3e’s Trope
This is a story about a house. Now everyone knows what houses do … they hold things … so we call each one a household.
And whether a household is small and simple or large and luxurious, each thing which it holds has the same need … to find and occupy its proper place. So each and every household is built according to instructions which provide for all the things in it to be held together. And, cleverly, the household instructions for storing and using each thing are stored inside the thing itself, so they will never be lost. But this means the instructions are spread across every thing in the household … like puzzle parts that will only fit ONE way IF you consider them all. What fun! It is all very good.
After the household is built and everything is in its proper place, it waits … until one day a family that needs a place to live comes to the household. It has every thing they need, but since they were not present when the house was built, they do not know where every thing goes … and they are not aware that the instructions are stored inside every thing. And since they are free to use and move all the things the house is holding together, over time they put some things back in the wrong place. And when just one thing gets put back in the wrong place, it causes alot of problems. First of all, the thing that really belongs in that place [according to the instructions] no longer has a place … and has to be put somewhere else … which means alot of other things have to be moved. And pretty soon, almost every thing has been moved out of its proper place. Then when the family needs to use one of the things, they don’t know where to find it … and so they use something else instead of using the right thing for the right task. It all becomes very confusing. And when it gets too frustrating, the family decides to make some rules about how every thing should be used and where it should go. And the rules seem to work great … for awhile.
But, as the rules get more and more detailed and some family members begin to break the rules more and more often, more and more arguments arise … until one day, the family decides that ONE of them will become the ruler of the household and just tell everyone else where things go. Over time, the household rules [like the original instructions before them] are lost because everyone just depends on and obeys the ruler of the household without thinking.
Then one day the ruler dies … and nobody knows how to live in the house anymore because the instruction and the rules are lost… so they all just leave. But the house is not empty … there are just no people left in it … and over time all the things begin to go back to their proper places and the house holds them all together once again … each in its own place … and waits for another family. The end.
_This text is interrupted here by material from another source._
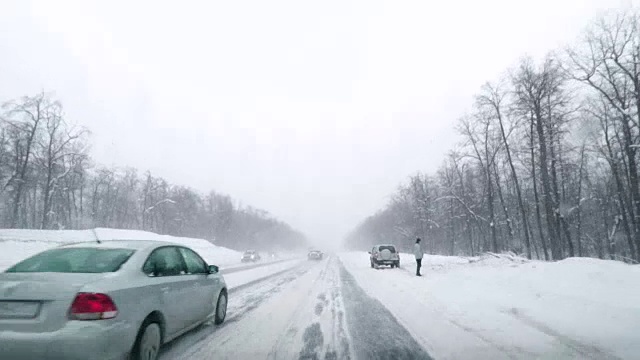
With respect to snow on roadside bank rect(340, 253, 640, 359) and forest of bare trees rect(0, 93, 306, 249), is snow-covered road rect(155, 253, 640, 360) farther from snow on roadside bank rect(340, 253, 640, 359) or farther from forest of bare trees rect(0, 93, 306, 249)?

This simple story is OUR story … and each one of us has a part to play in it. It introduces us to three words that can help us make sense of our lives.
The household [oikos in Greek or eco in English] is any space … large or small … in which various things can be held together with people present. It can be a building in a suburb, a farm in the countryside, a city on a hill, a nation between oceans or even an entire planet. One large household can be made up of many smaller households. And as size changes, the design and operating features must also change accordingly. A condo can have central lighting, plumbing and HVAC … but a planet needs a sun, atmosphere and oceans for things to work.
The instructions [logos in Greek or logic in English] need to be present as the house is being built, because without them the builder does not know how to build it so that it holds everything together in its proper place.
The rules [nomos in Greek or normal in English] arise when the occupants move in and find they are free to use and rearrange the things the house is holding together… but that over time their freedom causes problems which they attempt to manage with their rules.
From these three Greek words … oikos, logos and nomos … we get two compound English words … ecology and economy … which tell us that there is a potential difference between the way any household is DESIGNED to work and the way it is being MANAGED by its occupants. And if we want to understand this difference, we need to educate ourselves … or lose our freedom … or even be forced to leave the household altogether.
“[T]here is something which moves while itself unmoved. ... Th[is] first mover, then, exists of necessity; and in so far as it exists by necessity, its mode of being is good, and it is in this sense a first principle. ... On such a principle, then, depend the heavens and the world of nature. ... We say therefore that God is a living being, eternal, most good, so that life and duration continuous and eternal belong to God; for this is God. ... We must consider also in which of two ways the nature of the universe contains the good, and the highest good, whether as something separate and by itself, or as the order of the parts. Probably in both ways, as an army does; for its good is found both in its order and in its leader, and more in the latter; for he does not depend on the order but it depends on him.
And all things are ordered together somehow, but not all alike,-both fishes and fowls and plants; and the world is not such that one thing has nothing to do with another, but they are connected. For all are ordered together to one end, but it is as in a house, where the freemen are least at liberty to act at random, but all things or most things are already ordained for them …” Metaphysics Book XII, Aristotle
PS. Is it significant that “oikos” means household but that our current oikos-nomos [Economy] seems to have financialized and centralized even home-ownership in the hands of corporatized Wallstreet bankers … while once autonomous Mainstreet families find themselves increasingly and practically “homeless” on public streets?